(What needs to be done) Can you print the data exactly and leave out each image?

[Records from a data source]
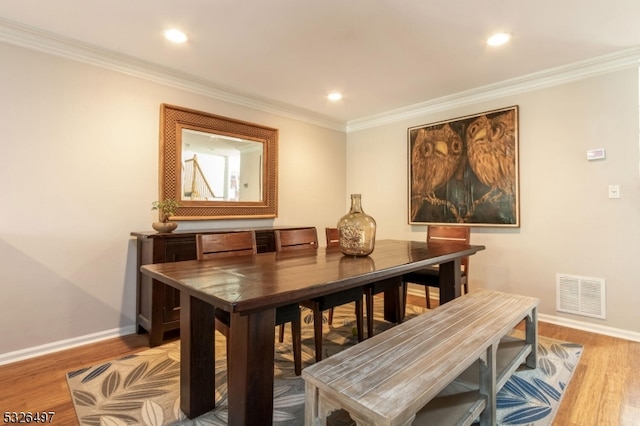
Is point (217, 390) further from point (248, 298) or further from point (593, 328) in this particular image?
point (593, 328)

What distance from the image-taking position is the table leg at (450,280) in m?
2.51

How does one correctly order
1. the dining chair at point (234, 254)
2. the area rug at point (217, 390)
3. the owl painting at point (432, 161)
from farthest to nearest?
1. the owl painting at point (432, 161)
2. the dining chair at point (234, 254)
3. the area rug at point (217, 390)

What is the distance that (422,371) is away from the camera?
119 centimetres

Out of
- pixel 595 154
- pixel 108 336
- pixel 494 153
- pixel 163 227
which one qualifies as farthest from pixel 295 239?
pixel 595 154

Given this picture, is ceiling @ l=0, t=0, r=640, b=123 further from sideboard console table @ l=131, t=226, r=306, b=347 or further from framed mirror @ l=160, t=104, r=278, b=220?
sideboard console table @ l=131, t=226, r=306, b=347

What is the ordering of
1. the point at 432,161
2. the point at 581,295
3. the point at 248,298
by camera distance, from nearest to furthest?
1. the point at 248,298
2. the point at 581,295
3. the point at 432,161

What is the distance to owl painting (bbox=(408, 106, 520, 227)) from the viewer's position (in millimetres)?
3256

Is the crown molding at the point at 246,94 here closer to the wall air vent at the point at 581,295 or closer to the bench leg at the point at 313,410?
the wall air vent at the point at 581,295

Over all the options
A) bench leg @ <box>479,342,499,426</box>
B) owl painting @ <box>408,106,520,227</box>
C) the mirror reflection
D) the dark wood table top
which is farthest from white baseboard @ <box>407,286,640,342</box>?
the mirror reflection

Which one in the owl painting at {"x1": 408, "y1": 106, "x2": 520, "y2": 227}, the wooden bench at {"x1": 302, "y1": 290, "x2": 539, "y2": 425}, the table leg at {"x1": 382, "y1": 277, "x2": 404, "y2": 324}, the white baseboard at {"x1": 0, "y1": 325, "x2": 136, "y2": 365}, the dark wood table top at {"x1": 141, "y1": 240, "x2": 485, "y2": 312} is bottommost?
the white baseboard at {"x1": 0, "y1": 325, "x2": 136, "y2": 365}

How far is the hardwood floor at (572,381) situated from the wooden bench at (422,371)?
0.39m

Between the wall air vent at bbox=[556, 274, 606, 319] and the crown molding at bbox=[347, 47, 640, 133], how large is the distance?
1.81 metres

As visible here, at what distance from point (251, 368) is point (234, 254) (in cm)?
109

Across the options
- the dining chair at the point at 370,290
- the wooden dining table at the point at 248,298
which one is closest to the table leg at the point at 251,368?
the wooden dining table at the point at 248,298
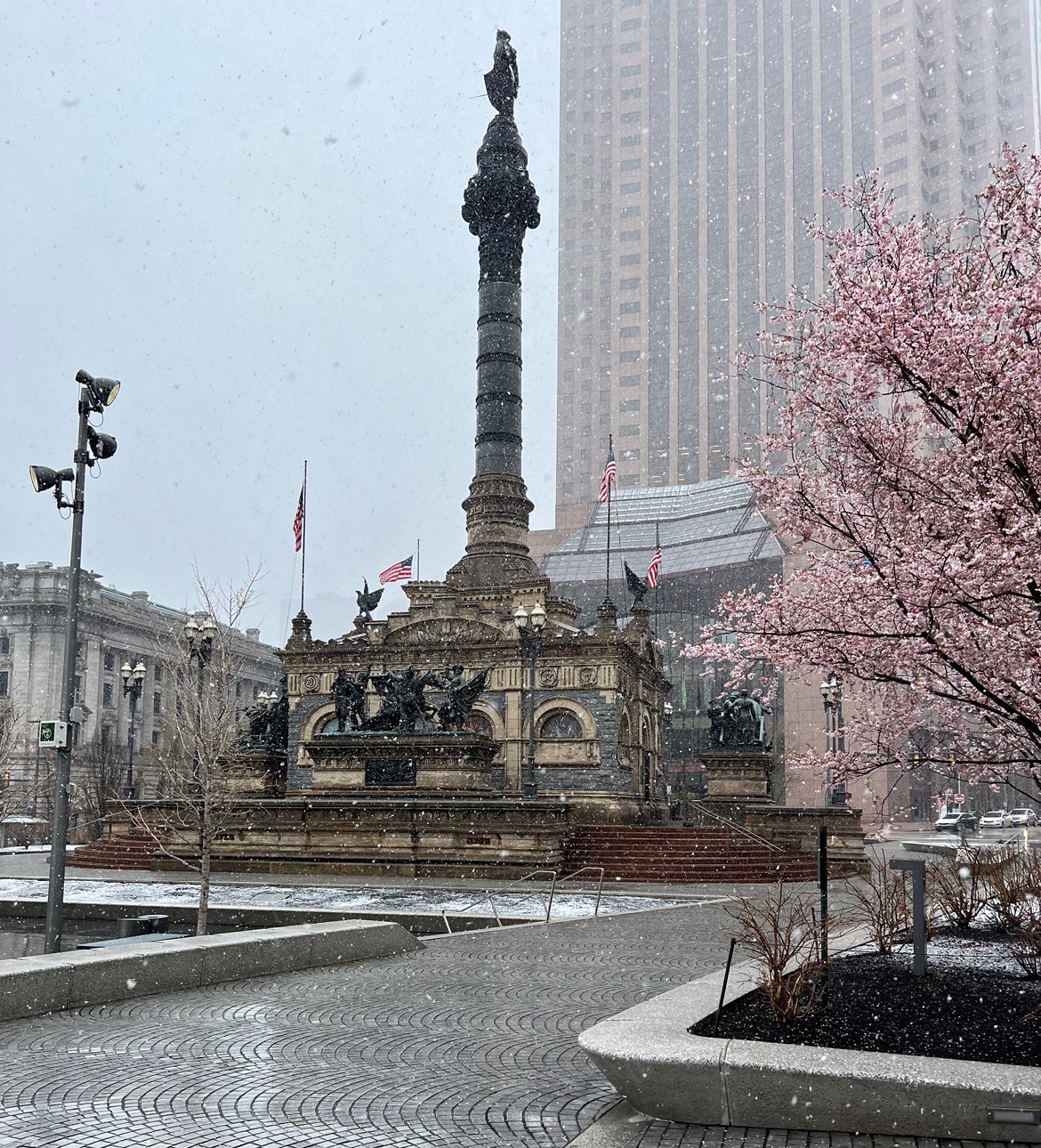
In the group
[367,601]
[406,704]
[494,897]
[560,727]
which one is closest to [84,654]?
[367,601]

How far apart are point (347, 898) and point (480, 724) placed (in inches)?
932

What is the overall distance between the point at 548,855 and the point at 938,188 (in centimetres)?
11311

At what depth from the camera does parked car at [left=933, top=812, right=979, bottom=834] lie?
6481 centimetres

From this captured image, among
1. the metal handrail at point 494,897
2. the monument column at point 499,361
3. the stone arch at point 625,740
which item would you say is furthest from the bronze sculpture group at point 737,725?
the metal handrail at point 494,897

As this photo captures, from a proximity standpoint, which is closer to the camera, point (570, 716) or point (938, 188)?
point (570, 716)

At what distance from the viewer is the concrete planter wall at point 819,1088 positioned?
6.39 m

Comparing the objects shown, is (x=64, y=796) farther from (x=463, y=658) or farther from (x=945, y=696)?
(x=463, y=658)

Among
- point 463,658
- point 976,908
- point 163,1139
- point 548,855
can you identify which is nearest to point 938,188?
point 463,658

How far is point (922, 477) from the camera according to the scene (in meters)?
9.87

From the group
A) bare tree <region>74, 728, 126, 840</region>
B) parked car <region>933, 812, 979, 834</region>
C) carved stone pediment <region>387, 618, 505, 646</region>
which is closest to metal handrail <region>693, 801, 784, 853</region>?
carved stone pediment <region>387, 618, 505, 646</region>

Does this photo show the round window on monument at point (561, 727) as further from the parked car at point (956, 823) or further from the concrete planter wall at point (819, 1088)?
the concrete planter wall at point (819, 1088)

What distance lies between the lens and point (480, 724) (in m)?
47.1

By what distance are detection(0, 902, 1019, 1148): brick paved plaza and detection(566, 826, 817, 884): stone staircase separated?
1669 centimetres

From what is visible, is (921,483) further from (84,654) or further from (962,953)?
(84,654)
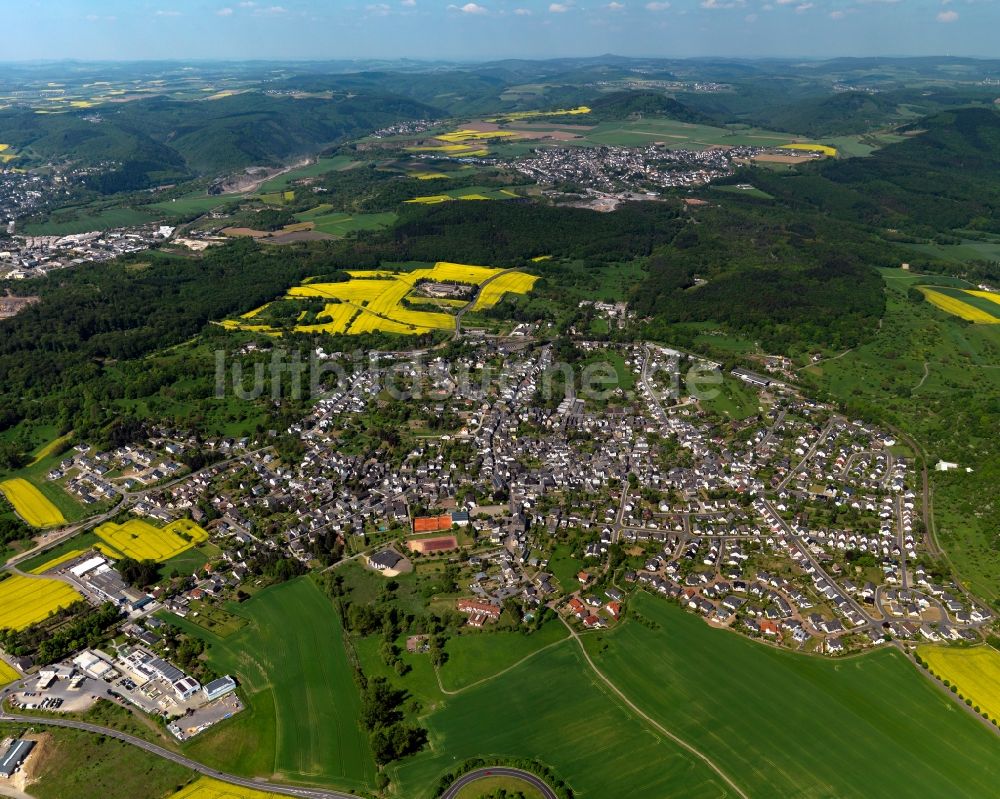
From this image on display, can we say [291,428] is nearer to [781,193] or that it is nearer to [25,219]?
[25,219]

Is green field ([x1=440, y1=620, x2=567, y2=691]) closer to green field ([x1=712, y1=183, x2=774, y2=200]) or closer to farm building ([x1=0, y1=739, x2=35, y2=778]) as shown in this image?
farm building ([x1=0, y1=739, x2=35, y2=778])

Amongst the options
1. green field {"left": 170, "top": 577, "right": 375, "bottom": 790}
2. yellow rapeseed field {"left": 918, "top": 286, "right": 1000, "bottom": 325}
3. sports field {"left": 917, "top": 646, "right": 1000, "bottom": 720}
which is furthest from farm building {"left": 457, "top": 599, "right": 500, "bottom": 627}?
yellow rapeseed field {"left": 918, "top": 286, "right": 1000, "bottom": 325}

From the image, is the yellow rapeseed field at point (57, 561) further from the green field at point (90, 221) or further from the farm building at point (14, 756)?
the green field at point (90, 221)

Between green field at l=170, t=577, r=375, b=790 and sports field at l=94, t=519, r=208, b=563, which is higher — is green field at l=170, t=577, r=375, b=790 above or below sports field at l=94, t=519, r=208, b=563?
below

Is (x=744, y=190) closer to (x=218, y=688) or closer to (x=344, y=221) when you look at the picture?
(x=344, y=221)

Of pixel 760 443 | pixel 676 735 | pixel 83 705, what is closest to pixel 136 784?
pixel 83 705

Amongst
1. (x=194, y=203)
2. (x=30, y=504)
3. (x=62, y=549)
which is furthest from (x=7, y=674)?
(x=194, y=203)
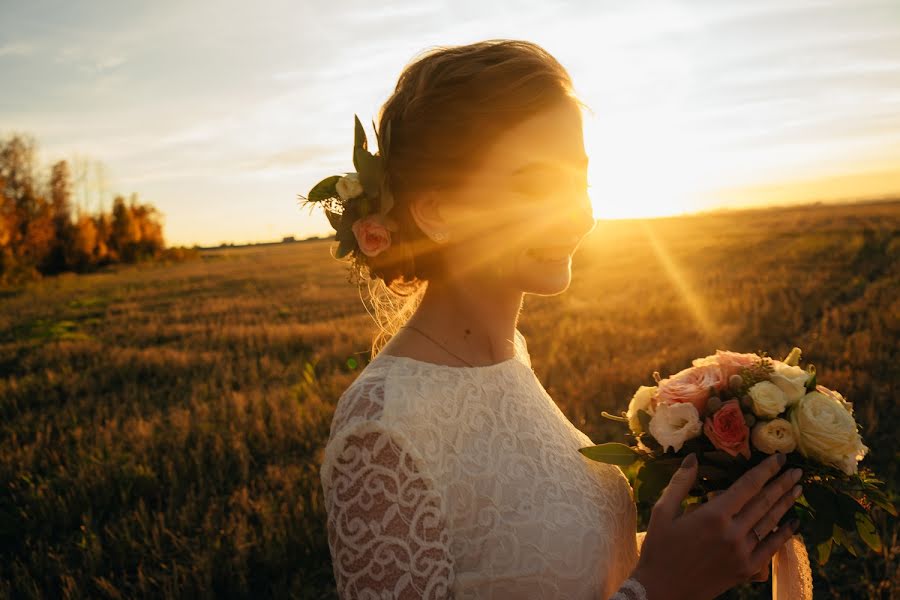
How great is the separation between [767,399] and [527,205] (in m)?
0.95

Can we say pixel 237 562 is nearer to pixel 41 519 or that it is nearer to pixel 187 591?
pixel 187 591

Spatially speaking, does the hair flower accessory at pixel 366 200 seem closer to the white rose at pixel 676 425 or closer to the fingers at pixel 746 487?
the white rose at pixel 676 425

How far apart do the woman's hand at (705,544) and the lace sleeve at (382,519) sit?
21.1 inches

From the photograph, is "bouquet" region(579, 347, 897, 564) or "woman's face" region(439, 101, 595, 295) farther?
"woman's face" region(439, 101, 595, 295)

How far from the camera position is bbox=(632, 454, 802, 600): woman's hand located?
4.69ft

(Response to this exercise)
Is point (217, 390) further from point (248, 298) or further from point (593, 328) in this particular image?
point (593, 328)

What distance from the image-taking position is the table leg at (450,280) in m?
2.51

How does one correctly order
1. the dining chair at point (234, 254)
2. the area rug at point (217, 390)
3. the owl painting at point (432, 161)
from farthest to nearest?
1. the owl painting at point (432, 161)
2. the dining chair at point (234, 254)
3. the area rug at point (217, 390)

What is the distance that (422,371) is away from the camera?
119 centimetres

Out of
- pixel 595 154
- pixel 108 336
- pixel 494 153
- pixel 163 227
which one qualifies as farthest from pixel 295 239?
pixel 595 154

Given this picture, is ceiling @ l=0, t=0, r=640, b=123 further from sideboard console table @ l=131, t=226, r=306, b=347 or further from framed mirror @ l=160, t=104, r=278, b=220?
sideboard console table @ l=131, t=226, r=306, b=347

What is the ordering of
1. the point at 432,161
2. the point at 581,295
3. the point at 248,298
by camera distance, from nearest to furthest?
1. the point at 248,298
2. the point at 581,295
3. the point at 432,161

What is the distance to owl painting (bbox=(408, 106, 520, 227)) from the viewer's position (in millimetres)?
3256

Is the crown molding at the point at 246,94 here closer to the wall air vent at the point at 581,295 or closer to the bench leg at the point at 313,410?
the wall air vent at the point at 581,295

Over all the options
A) bench leg @ <box>479,342,499,426</box>
B) owl painting @ <box>408,106,520,227</box>
C) the mirror reflection
D) the dark wood table top
which is farthest from white baseboard @ <box>407,286,640,342</box>?
the mirror reflection

Which one in the owl painting at {"x1": 408, "y1": 106, "x2": 520, "y2": 227}, the wooden bench at {"x1": 302, "y1": 290, "x2": 539, "y2": 425}, the table leg at {"x1": 382, "y1": 277, "x2": 404, "y2": 324}, the white baseboard at {"x1": 0, "y1": 325, "x2": 136, "y2": 365}, the dark wood table top at {"x1": 141, "y1": 240, "x2": 485, "y2": 312} is bottommost?
the white baseboard at {"x1": 0, "y1": 325, "x2": 136, "y2": 365}

How far is the hardwood floor at (572,381) situated from the wooden bench at (422,371)?
0.39m

Between the wall air vent at bbox=[556, 274, 606, 319] and the crown molding at bbox=[347, 47, 640, 133], how large is the distance?
1.81 metres

As visible here, at what distance from point (251, 368) is point (234, 254) (in cm)?
109

Across the options
- the dining chair at the point at 370,290
- the wooden dining table at the point at 248,298
which one is closest to the table leg at the point at 251,368?
the wooden dining table at the point at 248,298
In the group
[367,601]
[406,704]
[494,897]
[560,727]
which one is closest to [84,654]?
[367,601]

How far apart are point (347, 898) and point (480, 724) placed (in inches)?
932

What is the overall distance between the point at 548,855 and the point at 938,188 (in centimetres)?
11311

At what depth from the camera does parked car at [left=933, top=812, right=979, bottom=834] lie?
6481 centimetres

From this captured image, among
1. the metal handrail at point 494,897
2. the monument column at point 499,361
3. the stone arch at point 625,740
which item would you say is furthest from the bronze sculpture group at point 737,725?
the metal handrail at point 494,897

As this photo captures, from a proximity standpoint, which is closer to the camera, point (570, 716) or point (938, 188)?
point (570, 716)

At what distance from the viewer is the concrete planter wall at point 819,1088 positioned?
6.39 m

Comparing the objects shown, is (x=64, y=796) farther from (x=463, y=658) or farther from (x=945, y=696)?
(x=463, y=658)

Among
- point 463,658
- point 976,908
- point 163,1139
- point 548,855
can you identify which is nearest to point 938,188?
point 463,658

How far is point (922, 477) from the camera according to the scene (in meters)?
9.87

From the group
A) bare tree <region>74, 728, 126, 840</region>
B) parked car <region>933, 812, 979, 834</region>
C) carved stone pediment <region>387, 618, 505, 646</region>
which is closest to metal handrail <region>693, 801, 784, 853</region>?
carved stone pediment <region>387, 618, 505, 646</region>

Does this photo show the round window on monument at point (561, 727) as further from the parked car at point (956, 823) or further from the concrete planter wall at point (819, 1088)?
the concrete planter wall at point (819, 1088)

What distance lies between the lens and point (480, 724) (in m)?
47.1

By what distance are detection(0, 902, 1019, 1148): brick paved plaza and detection(566, 826, 817, 884): stone staircase separated?
1669 centimetres

From what is visible, is (921,483) further from (84,654) or further from (962,953)?
(84,654)
From this image on display, can we say [291,428] is nearer to [781,193] or that it is nearer to [25,219]?
[25,219]

Is green field ([x1=440, y1=620, x2=567, y2=691]) closer to green field ([x1=712, y1=183, x2=774, y2=200]) or closer to farm building ([x1=0, y1=739, x2=35, y2=778]) as shown in this image?
farm building ([x1=0, y1=739, x2=35, y2=778])

Amongst the options
1. green field {"left": 170, "top": 577, "right": 375, "bottom": 790}
2. yellow rapeseed field {"left": 918, "top": 286, "right": 1000, "bottom": 325}
3. sports field {"left": 917, "top": 646, "right": 1000, "bottom": 720}
which is furthest from farm building {"left": 457, "top": 599, "right": 500, "bottom": 627}?
yellow rapeseed field {"left": 918, "top": 286, "right": 1000, "bottom": 325}

From the image, is the yellow rapeseed field at point (57, 561) further from the green field at point (90, 221) or further from the farm building at point (14, 756)?
the green field at point (90, 221)

Between green field at l=170, t=577, r=375, b=790 and sports field at l=94, t=519, r=208, b=563, which is higher — is green field at l=170, t=577, r=375, b=790 above or below sports field at l=94, t=519, r=208, b=563?
below

Is (x=744, y=190) closer to (x=218, y=688) or closer to (x=344, y=221) when you look at the picture?
(x=344, y=221)

Of pixel 760 443 | pixel 676 735 | pixel 83 705, what is closest to pixel 136 784?
pixel 83 705

Amongst
1. (x=194, y=203)
2. (x=30, y=504)
3. (x=62, y=549)
which is furthest from (x=7, y=674)?
(x=194, y=203)
How great is the separation between [767,399] and [527,205] (in m)?
0.95

Can we say pixel 237 562 is nearer to pixel 41 519 or that it is nearer to pixel 187 591?
pixel 187 591

Spatially speaking, does the hair flower accessory at pixel 366 200 seem closer to the white rose at pixel 676 425 or closer to the fingers at pixel 746 487?
the white rose at pixel 676 425

How far apart do the woman's hand at (705,544) and the lace sleeve at (382,519) sit?
21.1 inches

From the photograph, is "bouquet" region(579, 347, 897, 564) or "woman's face" region(439, 101, 595, 295) farther?
"woman's face" region(439, 101, 595, 295)

How far from the camera position is bbox=(632, 454, 802, 600): woman's hand located?
4.69ft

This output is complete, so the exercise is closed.